MILWAUKEE, May 26 -- Harvey Haddix made baseball history here tonight in County Stadium but lost a ball game, 2-0, in 13 innings to the Milwaukee Braves.
The little Buc southpaw, pitching magnificently, had a perfect game for 12 innings. No one in the major leagues had even ever gone over nine without an opponent reaching base.
The climax to the tense situation became a confusing one when Joe Adcock hit the ball over the fence and was credited with a double.
Previously four pitchers had worked perfectly through nine inning victories but none had gone longer.
The last was Don Larson of the Yankees with his 2-0 victory over the Dodgers in the 1956 World Series.
In the clubhouse the mighty little Buc southpaw said -- "all I wanted to all night long was to keep them from scoring."
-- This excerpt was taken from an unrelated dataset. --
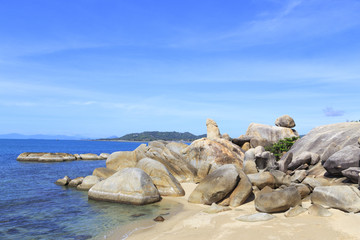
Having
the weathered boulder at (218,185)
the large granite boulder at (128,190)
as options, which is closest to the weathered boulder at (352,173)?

And in the 13th inning the leadoff batter for the Braves reached base on a throwing error by Don Hoak. Hoak fielded a routine grounder by Felix Mantilla, fired low to first and Rocky Nelson failed on a pickup of the ball.
Eddie Mathews sacrificed and the Bucs passed Hank Aaron. Joe Adcock, who had XXXXX twice and grounded out two other times, hit what Haddix described as "a high slider," and it fell over the fence in right centerfield.
In the joy of winning the eighth victory for Lew Burdette, Adcock passed Aaron between second and third bases and was ruled out, eliminating his homer. The umpires ruled that Mantilla's and Aaron's runs counted. One enough though.
Haddix, in reeling off his pitching masterpiece, fanned eight Braves and it wasn't until the 12th inning that he got behind a batter on the count. The first two pitches to Andy Palko were balls, then he retired the Braves outfield.
The Pirates with their 12 hits off Burdette, had numerous chances to win the ball game, but failed, as they suffered their third shutout of the season. That snapped a five game winning streak.
Twice Pirate pitchers of the past had hurled no hit games. Nick Maddox did it against Brooklyn on May 8, 1907 and Cliff Chambers in Boston with a 3-0 victory over the Braves on May 6, 1951.
Back in the early days of the National League a gent named John Ward pitched a perfect game. That was on June 17, 1880 before the present pitching distance of 60 feet, 6 inches.
The 19,194 fans stood in the ninth inning when Haddix walked off the mound and gave him a standing ovation. And in each inning thereafter they paid tribute to the brilliant pitching of the Buc lefty.
His was the eighth nine inning perfect game and the first time any pitcher had gone beyond the normal limit pitching perfectly.
Neither Haddix or Burdette walked a man and the Brave righty was able to get out of trouble on numerous occasions.
The Braves backed him with three double plays. Twice these were started by Adcock, only because there happened t be a runner on first base at the time. Otherwise the ball would have gone through for base-hits.
Until Adcock's belt over the fence in right, only 12 balls out of a possible 36, were handled in the Pirate outfield. Haddix had them hitting his pitch most of the night.